Directions for this task: Render the records as a numbered list. Begin at the line that has "Zagor Classic", stop after the line that has "Apartamento à venda", drop any blank lines, and leave the pictures out.

Input records:
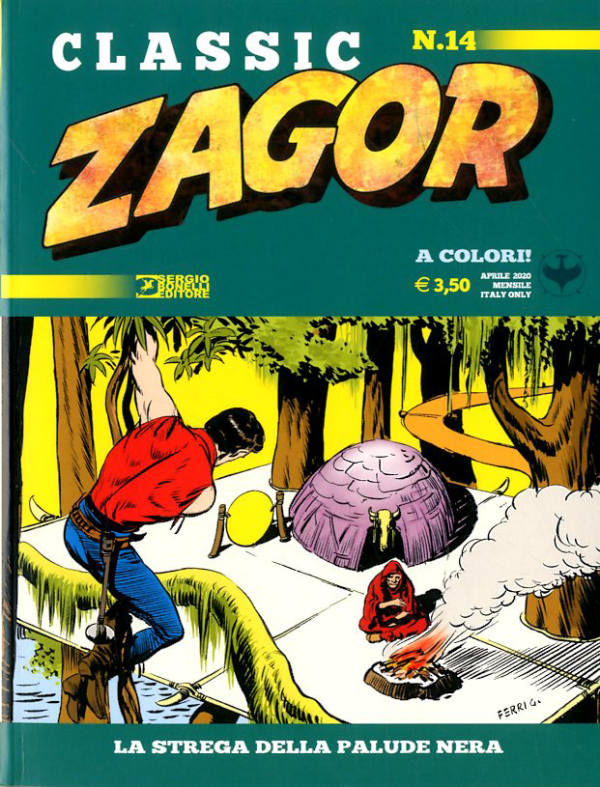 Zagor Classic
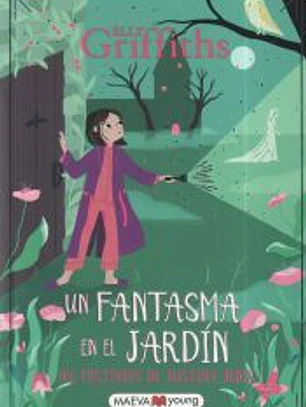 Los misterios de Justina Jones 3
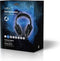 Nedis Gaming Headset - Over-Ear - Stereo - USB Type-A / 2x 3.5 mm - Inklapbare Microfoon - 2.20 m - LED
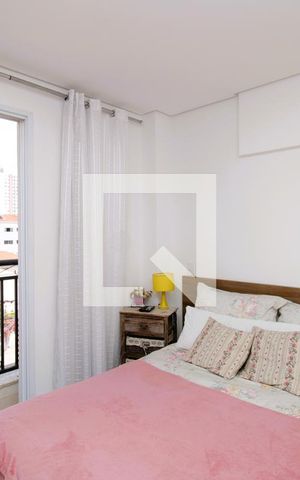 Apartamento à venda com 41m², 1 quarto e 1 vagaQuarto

---

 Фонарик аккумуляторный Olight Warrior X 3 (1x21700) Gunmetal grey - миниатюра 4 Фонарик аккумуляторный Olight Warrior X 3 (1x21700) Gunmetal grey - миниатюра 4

Reply to the exercise:
1.  Zagor Classic
2.  Los misterios de Justina Jones 3
3.  Nedis Gaming Headset - Over-Ear - Stereo - USB Type-A / 2x 3.5 mm - Inklapbare Microfoon - 2.20 m - LED
4.  Apartamento à venda com 41m², 1 quarto e 1 vagaQuarto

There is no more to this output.